We need a hero—or, rather, we need another hero, since Dwight Jones has turned in his shining armor and left the Clark County School District, which he was hired to rescue.
Why the superintendent really resigned will continue to be the subject of much speculation. His stated reason, to tend to his ailing mother, is suspect for a few reasons: He gave shorter notice than required by his contract, which allowed him to take extensive leaves of absence anyway. He’s moving back to Denver rather than Dallas, where his mother lives. And executives at his level don’t often quit for family reasons.

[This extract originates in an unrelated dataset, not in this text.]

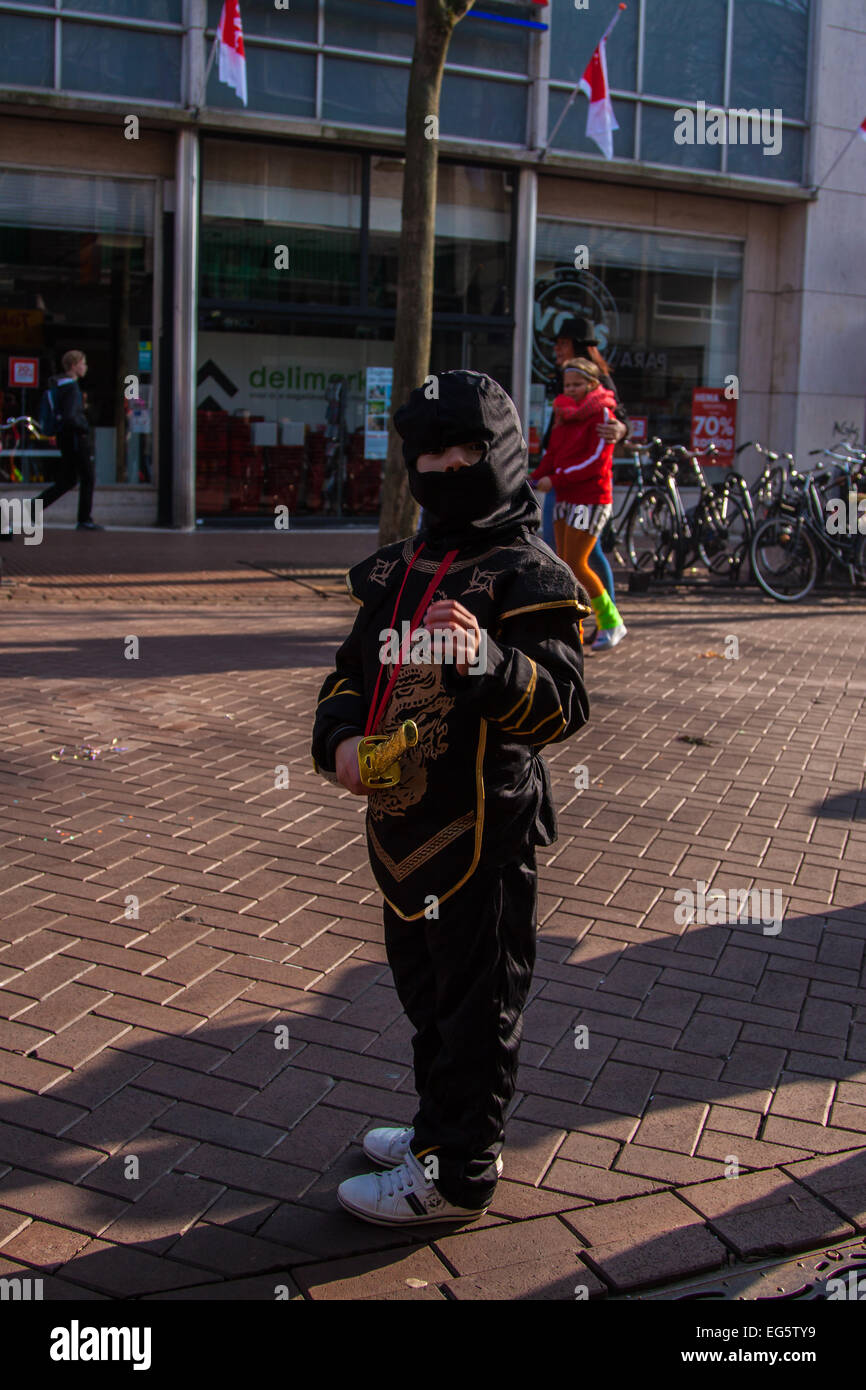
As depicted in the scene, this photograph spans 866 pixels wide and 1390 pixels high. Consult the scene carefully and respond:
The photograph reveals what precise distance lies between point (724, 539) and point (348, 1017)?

Those who doubt the official excuse have offered other explanations: Jones got bogged down in the school-district bureaucracy, discouraged by the lack of funding and public support, tired of warring with the teachers union, etc. Jones’ supporters point out that he quit; he wasn’t fired. He didn’t do anything wrong, that we know of, and the board seemed to like him.
Still, the result is the same: The knight, having confronted the dragon, turned his horse around.

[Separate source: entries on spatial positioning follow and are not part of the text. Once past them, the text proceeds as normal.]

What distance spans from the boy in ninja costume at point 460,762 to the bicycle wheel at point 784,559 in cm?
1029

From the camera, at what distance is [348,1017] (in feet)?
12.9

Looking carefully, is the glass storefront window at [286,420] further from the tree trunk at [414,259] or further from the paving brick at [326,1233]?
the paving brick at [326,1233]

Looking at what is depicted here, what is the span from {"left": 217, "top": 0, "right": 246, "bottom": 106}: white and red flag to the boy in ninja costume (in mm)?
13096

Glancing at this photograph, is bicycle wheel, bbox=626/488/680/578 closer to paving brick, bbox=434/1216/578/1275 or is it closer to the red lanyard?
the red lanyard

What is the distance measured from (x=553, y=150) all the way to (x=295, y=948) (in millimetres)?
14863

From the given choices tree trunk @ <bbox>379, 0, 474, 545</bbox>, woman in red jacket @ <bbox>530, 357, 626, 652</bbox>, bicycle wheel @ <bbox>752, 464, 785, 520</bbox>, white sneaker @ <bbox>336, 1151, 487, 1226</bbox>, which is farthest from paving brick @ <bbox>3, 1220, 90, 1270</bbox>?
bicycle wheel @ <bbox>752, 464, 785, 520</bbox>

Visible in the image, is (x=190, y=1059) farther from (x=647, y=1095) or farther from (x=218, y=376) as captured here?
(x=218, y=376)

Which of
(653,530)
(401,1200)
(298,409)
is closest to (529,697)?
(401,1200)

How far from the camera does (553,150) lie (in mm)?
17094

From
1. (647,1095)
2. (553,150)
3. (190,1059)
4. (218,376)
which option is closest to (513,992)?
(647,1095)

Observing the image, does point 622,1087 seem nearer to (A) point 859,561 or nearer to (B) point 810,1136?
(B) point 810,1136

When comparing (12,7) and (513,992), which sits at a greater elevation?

Once it has processed the shock and betrayal, the district will move on to the more pressing task of finding a replacement. The public discourse on this so far has been dominated by two views: 1) We need to recruit Dwight Jones II, another highly qualified outsider, cut from the same reformist cloth, who can seamlessly step into Jones’ shoes and finish what he started; 2) We need to find a local with some skin in the game—someone who gets the Southern Nevada psyche and can work the system from within.
Think of it as Star Wars characters Han Solo versus Luke Skywalker—the former, a hired gun with top-notch skills; the latter, a determined everyman with greatness in his blood. The hired gun brings galactic worldliness to the table. He’s mercenary enough to rise above petty politics, yet good enough at heart to do the right thing. The everyman is motivated by the desire to make the world a better place for his people. What he lacks in experience, he makes up for with talent and hard work.

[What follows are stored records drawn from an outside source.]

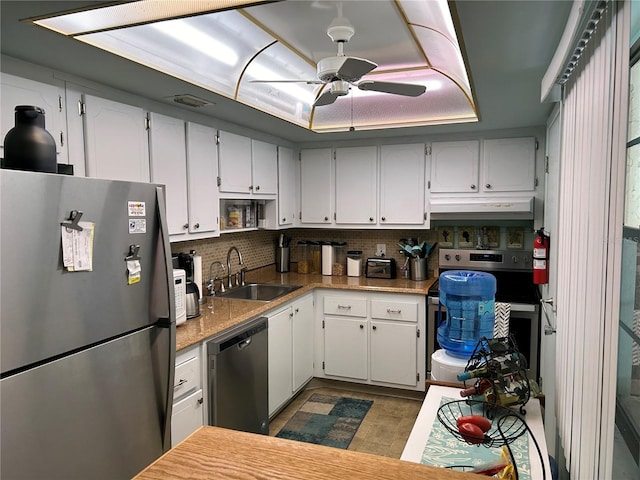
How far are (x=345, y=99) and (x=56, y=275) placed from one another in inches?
105

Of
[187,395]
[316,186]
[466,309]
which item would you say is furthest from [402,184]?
[187,395]

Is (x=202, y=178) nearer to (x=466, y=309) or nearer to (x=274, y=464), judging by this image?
(x=466, y=309)

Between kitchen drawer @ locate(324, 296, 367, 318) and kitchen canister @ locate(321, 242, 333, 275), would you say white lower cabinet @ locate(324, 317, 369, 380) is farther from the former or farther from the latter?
kitchen canister @ locate(321, 242, 333, 275)

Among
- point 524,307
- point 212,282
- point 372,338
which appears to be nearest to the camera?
point 524,307

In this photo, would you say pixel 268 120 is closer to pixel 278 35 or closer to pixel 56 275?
pixel 278 35

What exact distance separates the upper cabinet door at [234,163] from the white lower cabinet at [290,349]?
1.01 meters

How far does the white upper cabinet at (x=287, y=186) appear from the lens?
13.4ft

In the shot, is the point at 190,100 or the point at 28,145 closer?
the point at 28,145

But the reality of what we need is more nuanced than that.
The right person for the superintendent’s job will have to subscribe to the school of thought espoused by U.S. Education Secretary Arne Duncan, which stresses accountability based on performance measurement. Otherwise, he’s likely to butt heads with Nevada Superintendent of Public Instruction James Guthrie, who wields state (and, by proxy, federal) power over the county. It’s lamentable that the choice is thus limited by ideology—and the lack of local authority—but unless the Legislature plans to change the state’s education flowchart, this is the framework within which Jones’ successor must operate.
The right person should appeal to the community the way Jones has, getting philanthropists and cultural institutions to buy into his vision. However, he also has to rally the troops during the legislative session—a task in which Jones has failed, given the timing of his departure—to make sure Southern Nevada presents a strong, coherent case from all stakeholders, including parents. Parent groups, unfortunately, were omitted in Jones’ organizational revamp, making them less available as lobbyists and testifiers (not to mention the detrimental effect this has on student performance).
But most importantly, the winning candidate has to be able to convince the public that what he’s doing is so worthwhile that people should not only back greater investment in the system, but also support whatever effort he makes to improve relations between the district and the teachers union. He must break their stalemate, so they can forge a productive partnership. Imagine a system in which feedback from the trenches actually gets up to central command and is used to improve planning and strategy.
In other words, what’s required isn’t merely a hero, but a leader. Neither impressive outside expertise nor intense personal investment is as important to us now as the ability to build consensus and act on it.